Velen
Van het werkwoord velen schrijft Dr. A. Sassen, Lingua xxi, 400, dat het ‘can only be used as an infinitive in combination with the verb kunnen’, en heel veel lezers van het zeer lezenswaardige artikel waarin die passage voorkomt, zullen daarmee hebben ingestemd. Toch gaat het iets te ver. Bij Van Dale-Kruyskamp is het niet ‘only’, maar ‘vrijwel alleen’, en die voorzichtiger formulering vindt steun bij het W.N.T. (xviii, 1590). Daar staat het volgende i.v. velen: ‘Zelden vindt men het als een vervoegd ww., t.w. in den tegenw. tijd’. Daarna komt een verwijzing naar een plaats bij Samuel Coster, gedateerd 1618, die niet aangehaald wordt. Aanhaling had hij misschien wel verdiend, omdat het veelt aldaar niet overduidelijk is, en wel wat toelichting had kunnen velen. Het is Isabella (verschijningsjaar 1619) vs. 1278, dat met de twee volgende verzen aldus luidt, volgens de uitgave van Kollewijn:
Of 't wispeltuur' ge luck (dat niet gestadich veelt,
Maar rolt en solt den mensch, daar 't spottelijck me speelt)
Bereyden op een nieuw' weer and're ongelucken,...

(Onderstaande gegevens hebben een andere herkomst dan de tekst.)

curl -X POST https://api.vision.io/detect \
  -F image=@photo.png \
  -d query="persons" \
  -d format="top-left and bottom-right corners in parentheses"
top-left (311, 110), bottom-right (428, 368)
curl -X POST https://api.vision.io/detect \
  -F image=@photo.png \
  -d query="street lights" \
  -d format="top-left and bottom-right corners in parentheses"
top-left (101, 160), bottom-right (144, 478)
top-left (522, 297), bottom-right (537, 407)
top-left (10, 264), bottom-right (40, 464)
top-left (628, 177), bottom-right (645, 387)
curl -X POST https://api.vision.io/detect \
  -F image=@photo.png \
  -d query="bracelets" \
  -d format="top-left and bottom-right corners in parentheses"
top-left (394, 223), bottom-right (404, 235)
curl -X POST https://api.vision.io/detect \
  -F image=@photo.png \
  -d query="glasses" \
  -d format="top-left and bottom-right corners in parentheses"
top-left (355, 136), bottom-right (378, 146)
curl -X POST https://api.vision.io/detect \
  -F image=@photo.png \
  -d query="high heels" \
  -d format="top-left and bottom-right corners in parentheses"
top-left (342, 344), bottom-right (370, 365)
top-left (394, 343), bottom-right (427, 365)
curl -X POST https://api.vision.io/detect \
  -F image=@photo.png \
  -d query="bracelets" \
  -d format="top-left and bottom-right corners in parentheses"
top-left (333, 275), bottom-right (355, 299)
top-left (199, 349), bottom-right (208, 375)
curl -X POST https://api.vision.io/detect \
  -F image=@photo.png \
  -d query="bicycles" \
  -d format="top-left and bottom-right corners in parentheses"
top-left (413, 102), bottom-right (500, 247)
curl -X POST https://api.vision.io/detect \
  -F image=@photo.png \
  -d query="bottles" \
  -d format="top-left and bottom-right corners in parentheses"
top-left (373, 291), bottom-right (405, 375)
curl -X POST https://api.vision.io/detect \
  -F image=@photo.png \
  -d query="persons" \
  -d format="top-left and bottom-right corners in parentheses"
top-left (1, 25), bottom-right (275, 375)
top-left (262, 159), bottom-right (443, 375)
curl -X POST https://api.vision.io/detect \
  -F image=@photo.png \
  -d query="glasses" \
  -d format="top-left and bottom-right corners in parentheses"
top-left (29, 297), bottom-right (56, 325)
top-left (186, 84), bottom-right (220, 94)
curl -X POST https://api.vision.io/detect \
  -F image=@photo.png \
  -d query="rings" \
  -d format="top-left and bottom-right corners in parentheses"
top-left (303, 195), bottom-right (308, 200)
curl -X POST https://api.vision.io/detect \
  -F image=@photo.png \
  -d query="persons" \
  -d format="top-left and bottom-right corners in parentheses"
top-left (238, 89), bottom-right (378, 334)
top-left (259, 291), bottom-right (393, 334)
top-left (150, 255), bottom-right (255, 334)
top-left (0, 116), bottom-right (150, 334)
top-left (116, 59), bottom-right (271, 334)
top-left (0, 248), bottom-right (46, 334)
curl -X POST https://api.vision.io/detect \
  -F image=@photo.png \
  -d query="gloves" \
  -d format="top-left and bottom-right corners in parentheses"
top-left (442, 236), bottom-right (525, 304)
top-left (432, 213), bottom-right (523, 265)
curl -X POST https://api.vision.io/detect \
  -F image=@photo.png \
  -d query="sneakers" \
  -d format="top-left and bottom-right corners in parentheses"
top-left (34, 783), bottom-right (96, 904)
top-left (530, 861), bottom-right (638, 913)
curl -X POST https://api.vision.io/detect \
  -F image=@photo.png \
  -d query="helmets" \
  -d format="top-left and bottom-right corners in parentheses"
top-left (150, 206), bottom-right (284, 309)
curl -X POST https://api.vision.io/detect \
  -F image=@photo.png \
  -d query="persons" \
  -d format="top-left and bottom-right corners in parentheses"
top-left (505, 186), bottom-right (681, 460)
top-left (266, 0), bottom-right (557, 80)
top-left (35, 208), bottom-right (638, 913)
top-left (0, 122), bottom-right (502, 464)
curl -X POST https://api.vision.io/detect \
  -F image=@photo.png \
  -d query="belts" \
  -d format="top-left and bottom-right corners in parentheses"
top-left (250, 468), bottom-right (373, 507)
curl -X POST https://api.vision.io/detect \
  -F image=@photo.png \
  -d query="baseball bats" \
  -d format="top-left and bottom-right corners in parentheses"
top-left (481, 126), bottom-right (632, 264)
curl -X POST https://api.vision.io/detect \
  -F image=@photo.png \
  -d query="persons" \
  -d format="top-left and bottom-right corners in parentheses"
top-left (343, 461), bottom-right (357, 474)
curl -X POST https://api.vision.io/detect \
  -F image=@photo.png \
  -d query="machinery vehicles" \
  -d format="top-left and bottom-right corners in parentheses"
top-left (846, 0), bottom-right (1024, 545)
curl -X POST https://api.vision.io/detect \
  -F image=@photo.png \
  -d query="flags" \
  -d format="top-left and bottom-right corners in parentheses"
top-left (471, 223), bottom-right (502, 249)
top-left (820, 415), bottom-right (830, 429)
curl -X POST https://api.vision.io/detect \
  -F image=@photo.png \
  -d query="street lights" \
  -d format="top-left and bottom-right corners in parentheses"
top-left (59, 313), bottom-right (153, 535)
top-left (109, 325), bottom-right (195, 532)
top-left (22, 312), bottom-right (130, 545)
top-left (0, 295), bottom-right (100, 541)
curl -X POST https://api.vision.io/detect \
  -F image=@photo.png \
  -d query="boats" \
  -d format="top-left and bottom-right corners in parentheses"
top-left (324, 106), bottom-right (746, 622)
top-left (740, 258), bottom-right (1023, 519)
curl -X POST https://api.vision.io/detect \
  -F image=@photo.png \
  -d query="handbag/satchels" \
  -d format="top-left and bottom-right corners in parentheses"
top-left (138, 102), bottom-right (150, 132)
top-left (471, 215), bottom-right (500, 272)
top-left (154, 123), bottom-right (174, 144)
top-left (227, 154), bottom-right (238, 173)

Wel aangehaald worden twee andere bewijsplaatsen, een uit 1764, ‘Wat Sterv'Iing veelt die barsse taal?’, en een uit 1936, ‘dat veel ik niet’. Een nog recenter bewijsplaats heb ik aangetroffen in de Nieuwe Rotterdamse Courant van 6 juli 1957: ‘Dan doemt het beeld op van de man met zeer sterke overtuigingen, die daar geen kritiek op veelt’. C.B.v.H.